No wonder the hospital is worth about $30 million, according to Abubakar, with an extension of the facility ongoing. As one of its major specialties, the hospital has a towering reputation in open heart surgery. Its open heart surgery clinic is headed by a renowned cardiovascular surgeon from Turkey identified as Dr. Karman, with over 30 years’ experience and credited with “over 15,000 open heart surgeries” in Turkey in addition to 30 in Nigeria, five of them involving valve replacement while 25 are coronary bypass surgeries – all at “99 percent success rate.”

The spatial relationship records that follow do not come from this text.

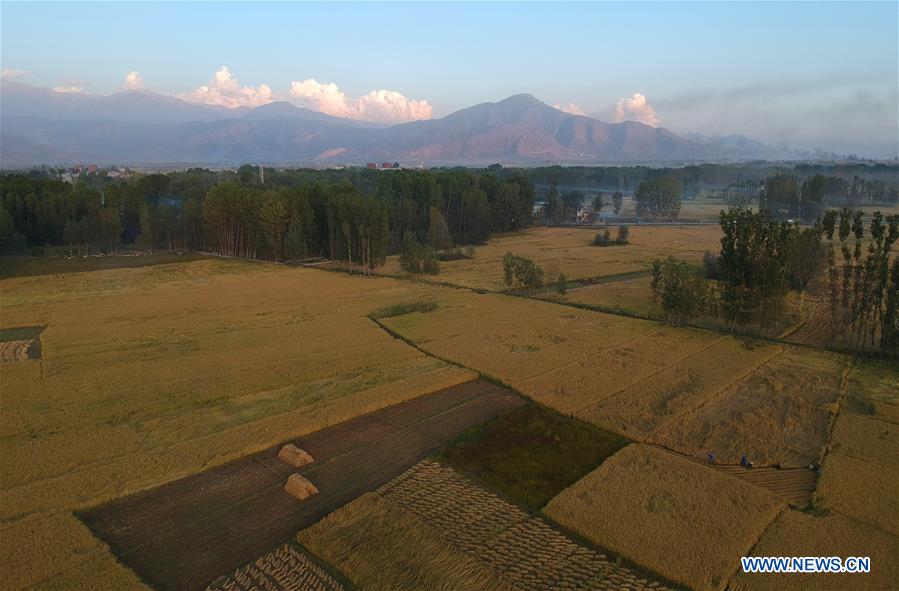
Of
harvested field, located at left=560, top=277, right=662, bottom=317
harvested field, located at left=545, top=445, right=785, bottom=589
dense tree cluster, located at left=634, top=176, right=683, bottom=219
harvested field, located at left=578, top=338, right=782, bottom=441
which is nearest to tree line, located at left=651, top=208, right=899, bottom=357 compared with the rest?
harvested field, located at left=560, top=277, right=662, bottom=317

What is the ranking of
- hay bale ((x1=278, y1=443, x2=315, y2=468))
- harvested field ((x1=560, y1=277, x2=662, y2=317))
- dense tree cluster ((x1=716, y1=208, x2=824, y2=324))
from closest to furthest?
hay bale ((x1=278, y1=443, x2=315, y2=468)), dense tree cluster ((x1=716, y1=208, x2=824, y2=324)), harvested field ((x1=560, y1=277, x2=662, y2=317))

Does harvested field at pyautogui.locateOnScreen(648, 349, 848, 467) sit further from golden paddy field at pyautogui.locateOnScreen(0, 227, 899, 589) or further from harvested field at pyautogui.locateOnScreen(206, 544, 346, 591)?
harvested field at pyautogui.locateOnScreen(206, 544, 346, 591)

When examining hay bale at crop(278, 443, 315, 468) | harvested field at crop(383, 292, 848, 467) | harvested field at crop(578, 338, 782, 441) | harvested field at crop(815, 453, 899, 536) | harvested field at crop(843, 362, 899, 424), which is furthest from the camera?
harvested field at crop(843, 362, 899, 424)

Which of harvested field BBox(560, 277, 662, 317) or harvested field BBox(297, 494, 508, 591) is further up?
harvested field BBox(560, 277, 662, 317)

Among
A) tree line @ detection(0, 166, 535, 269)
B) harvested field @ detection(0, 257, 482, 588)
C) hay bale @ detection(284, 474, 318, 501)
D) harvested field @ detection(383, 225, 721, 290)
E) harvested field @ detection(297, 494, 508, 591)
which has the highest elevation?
tree line @ detection(0, 166, 535, 269)

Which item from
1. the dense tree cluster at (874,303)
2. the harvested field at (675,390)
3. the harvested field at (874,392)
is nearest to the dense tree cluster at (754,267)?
the dense tree cluster at (874,303)

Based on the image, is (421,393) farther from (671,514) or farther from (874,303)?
(874,303)

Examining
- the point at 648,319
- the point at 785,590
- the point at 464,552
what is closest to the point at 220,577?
the point at 464,552

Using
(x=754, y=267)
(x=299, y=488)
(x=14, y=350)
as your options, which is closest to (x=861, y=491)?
(x=299, y=488)
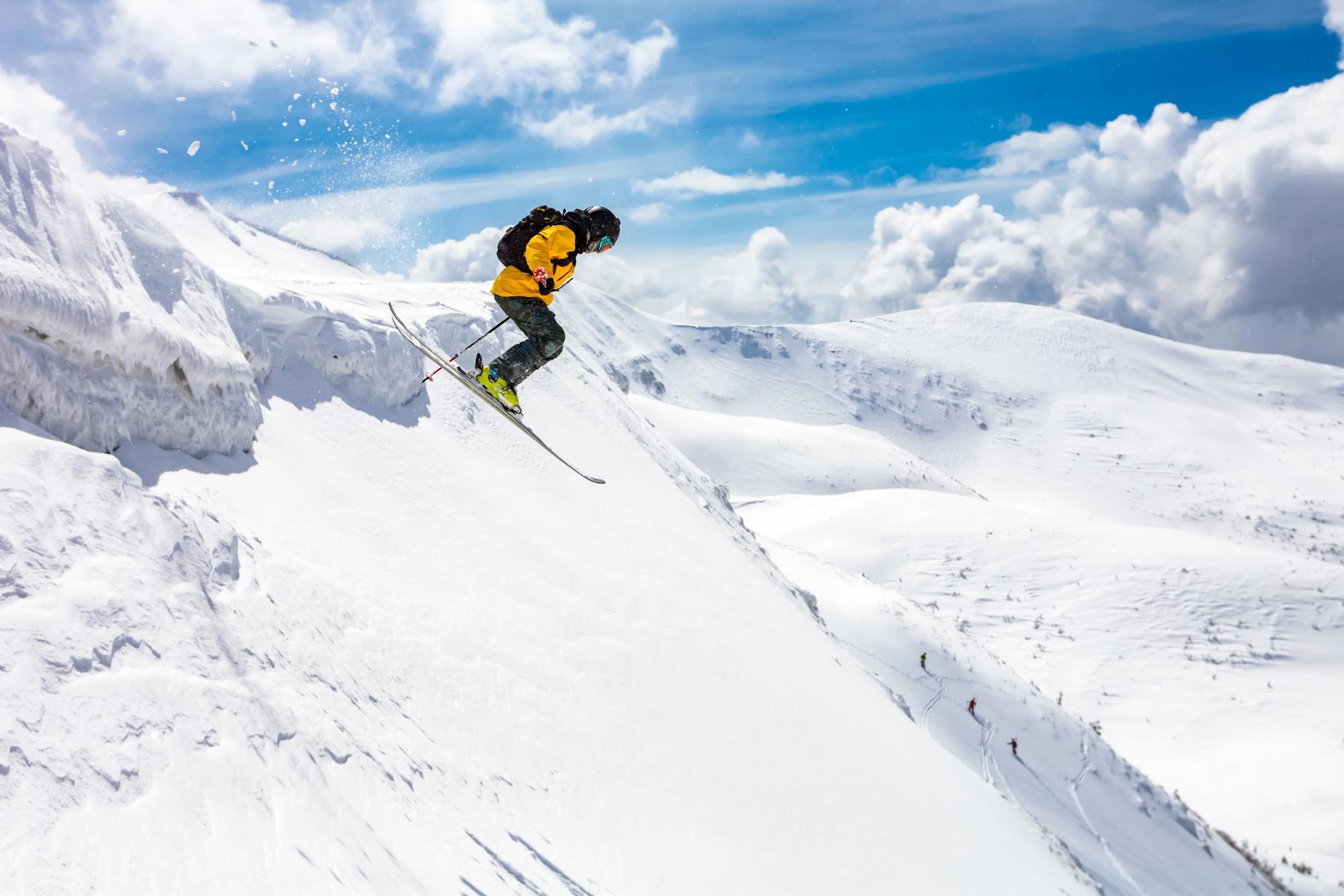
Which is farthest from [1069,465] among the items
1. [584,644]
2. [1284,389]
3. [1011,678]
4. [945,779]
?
[584,644]

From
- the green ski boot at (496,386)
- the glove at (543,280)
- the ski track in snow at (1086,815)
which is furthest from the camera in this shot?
the ski track in snow at (1086,815)

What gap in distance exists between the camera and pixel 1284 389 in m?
174

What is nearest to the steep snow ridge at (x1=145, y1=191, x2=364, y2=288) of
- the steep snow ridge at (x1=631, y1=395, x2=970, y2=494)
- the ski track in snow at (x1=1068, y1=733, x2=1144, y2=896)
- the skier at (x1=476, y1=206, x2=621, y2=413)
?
the steep snow ridge at (x1=631, y1=395, x2=970, y2=494)

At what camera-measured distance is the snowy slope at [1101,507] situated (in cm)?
4153

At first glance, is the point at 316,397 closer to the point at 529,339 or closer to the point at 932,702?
the point at 529,339

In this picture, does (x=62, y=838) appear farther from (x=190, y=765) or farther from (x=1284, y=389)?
(x=1284, y=389)

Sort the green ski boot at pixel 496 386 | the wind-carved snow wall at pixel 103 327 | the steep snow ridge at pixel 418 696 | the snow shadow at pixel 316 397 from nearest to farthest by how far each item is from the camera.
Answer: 1. the steep snow ridge at pixel 418 696
2. the wind-carved snow wall at pixel 103 327
3. the green ski boot at pixel 496 386
4. the snow shadow at pixel 316 397

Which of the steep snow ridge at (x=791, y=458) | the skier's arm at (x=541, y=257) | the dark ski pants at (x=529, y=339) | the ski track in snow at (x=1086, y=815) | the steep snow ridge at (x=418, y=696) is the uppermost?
the skier's arm at (x=541, y=257)

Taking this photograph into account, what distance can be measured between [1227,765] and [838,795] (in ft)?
119

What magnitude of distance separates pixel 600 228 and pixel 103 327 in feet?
17.9

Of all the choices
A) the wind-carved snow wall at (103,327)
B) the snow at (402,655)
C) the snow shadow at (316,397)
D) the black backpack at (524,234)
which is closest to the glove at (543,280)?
the black backpack at (524,234)

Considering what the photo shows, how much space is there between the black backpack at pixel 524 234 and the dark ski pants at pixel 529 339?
0.49 metres

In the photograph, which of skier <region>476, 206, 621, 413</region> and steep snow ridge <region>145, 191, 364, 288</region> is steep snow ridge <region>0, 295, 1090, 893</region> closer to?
skier <region>476, 206, 621, 413</region>

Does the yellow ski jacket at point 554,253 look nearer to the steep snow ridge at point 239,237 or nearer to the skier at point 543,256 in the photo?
the skier at point 543,256
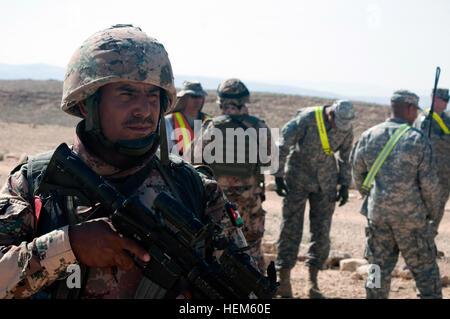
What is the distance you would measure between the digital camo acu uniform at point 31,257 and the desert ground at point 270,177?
4195 mm

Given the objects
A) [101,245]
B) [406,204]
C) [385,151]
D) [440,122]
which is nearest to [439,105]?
[440,122]

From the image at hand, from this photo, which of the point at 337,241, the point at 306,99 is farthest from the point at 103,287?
the point at 306,99

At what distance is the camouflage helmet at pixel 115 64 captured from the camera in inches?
81.4

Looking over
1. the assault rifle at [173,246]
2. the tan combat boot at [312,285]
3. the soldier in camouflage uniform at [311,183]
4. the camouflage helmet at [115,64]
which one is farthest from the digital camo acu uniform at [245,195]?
the assault rifle at [173,246]

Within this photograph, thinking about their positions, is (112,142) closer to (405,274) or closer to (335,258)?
(405,274)

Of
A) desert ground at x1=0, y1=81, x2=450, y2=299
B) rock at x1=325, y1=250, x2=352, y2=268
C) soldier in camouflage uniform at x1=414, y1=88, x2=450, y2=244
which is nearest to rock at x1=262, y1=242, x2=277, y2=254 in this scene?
desert ground at x1=0, y1=81, x2=450, y2=299

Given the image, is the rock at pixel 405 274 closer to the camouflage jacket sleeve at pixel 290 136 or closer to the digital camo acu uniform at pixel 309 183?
the digital camo acu uniform at pixel 309 183

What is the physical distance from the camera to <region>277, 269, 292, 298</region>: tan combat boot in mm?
5730

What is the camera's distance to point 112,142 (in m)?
2.03

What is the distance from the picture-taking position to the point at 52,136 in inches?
929

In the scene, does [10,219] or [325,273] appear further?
[325,273]

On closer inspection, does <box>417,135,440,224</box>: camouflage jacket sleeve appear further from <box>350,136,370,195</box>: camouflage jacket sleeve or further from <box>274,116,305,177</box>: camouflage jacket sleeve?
<box>274,116,305,177</box>: camouflage jacket sleeve
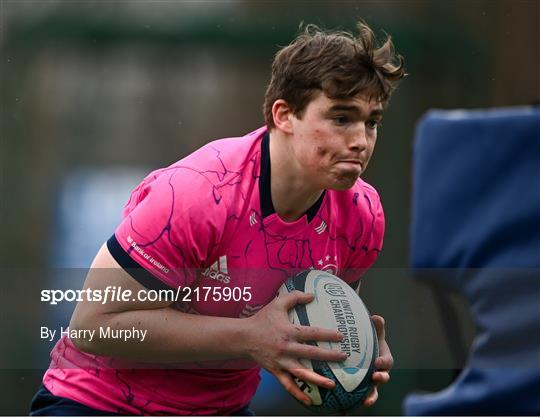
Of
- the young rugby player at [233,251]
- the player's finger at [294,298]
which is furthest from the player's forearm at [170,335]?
the player's finger at [294,298]

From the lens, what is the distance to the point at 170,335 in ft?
8.14

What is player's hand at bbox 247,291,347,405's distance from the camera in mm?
2475

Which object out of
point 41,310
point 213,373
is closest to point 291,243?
point 213,373

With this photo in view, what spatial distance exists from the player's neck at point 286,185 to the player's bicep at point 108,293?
40 centimetres

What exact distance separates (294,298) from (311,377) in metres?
0.19

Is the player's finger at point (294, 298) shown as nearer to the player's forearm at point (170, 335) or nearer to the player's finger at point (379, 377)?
the player's forearm at point (170, 335)

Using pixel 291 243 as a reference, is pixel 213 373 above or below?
below

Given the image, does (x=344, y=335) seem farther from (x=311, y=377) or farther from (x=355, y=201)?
(x=355, y=201)

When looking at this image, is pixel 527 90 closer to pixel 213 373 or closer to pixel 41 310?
pixel 41 310

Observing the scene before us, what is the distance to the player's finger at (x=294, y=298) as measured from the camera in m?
2.50

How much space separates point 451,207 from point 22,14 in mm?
3834

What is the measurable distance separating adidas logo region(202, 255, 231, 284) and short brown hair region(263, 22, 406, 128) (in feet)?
1.24

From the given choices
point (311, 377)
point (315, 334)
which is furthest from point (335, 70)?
point (311, 377)

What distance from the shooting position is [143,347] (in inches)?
97.4
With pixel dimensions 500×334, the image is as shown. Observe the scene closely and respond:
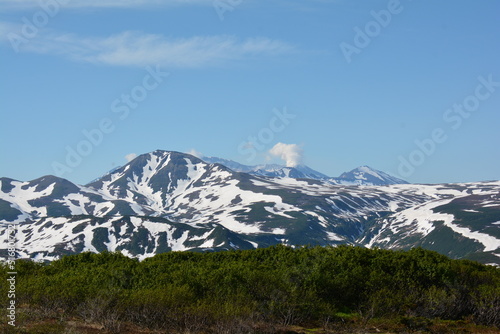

“The open heart surgery team of the Nizamiye hospital can boast of some of the best hands in cardiovascular surgeries. Ours is a combination of expertise, experience and the fact that the team is resident in Nigeria within the hospital premises and operate on a 24/7 basis,” Abubakar said.
Also, the hospital cancer surgeon also says he has a wealth of experience with over 25 years of active service and over 1000 laparoscopic surgical procedures to his credit.
Interestingly, all the clinics at the hospital are operated by consultants. And, according to Abubakar, there are currently about 220 Nigerian staff on its payroll. He also said the facility boasts of over 20 expatriate consultants from Turkey, Nigeria, Egypt, and India – all renowned in their various fields.
“I think we are about the only hospital with neonates’ ICU with mechanical ventilators in Abuja. And we have about 6 of such. There is also neurosurgery, orthopaedics, general surgery, ENT, Head and Neck Surgery, Anaesthesiology & Reanimation, Obstetrics and Gynaecology, Dermatology and many more. I think the Nizamiye hospital can compete with any hospital in Europe and America.”
In all these, the hospital maintains its monthly outreach programme. For a hospital whose motto is “compassion and trust,” the reason is not far-fetched. “Nizamiye hospital has not only business understanding,” Abubakar said. “We want to give back to the society what we earn from it. And for each medical outreach, the minimum spent is N5 million.”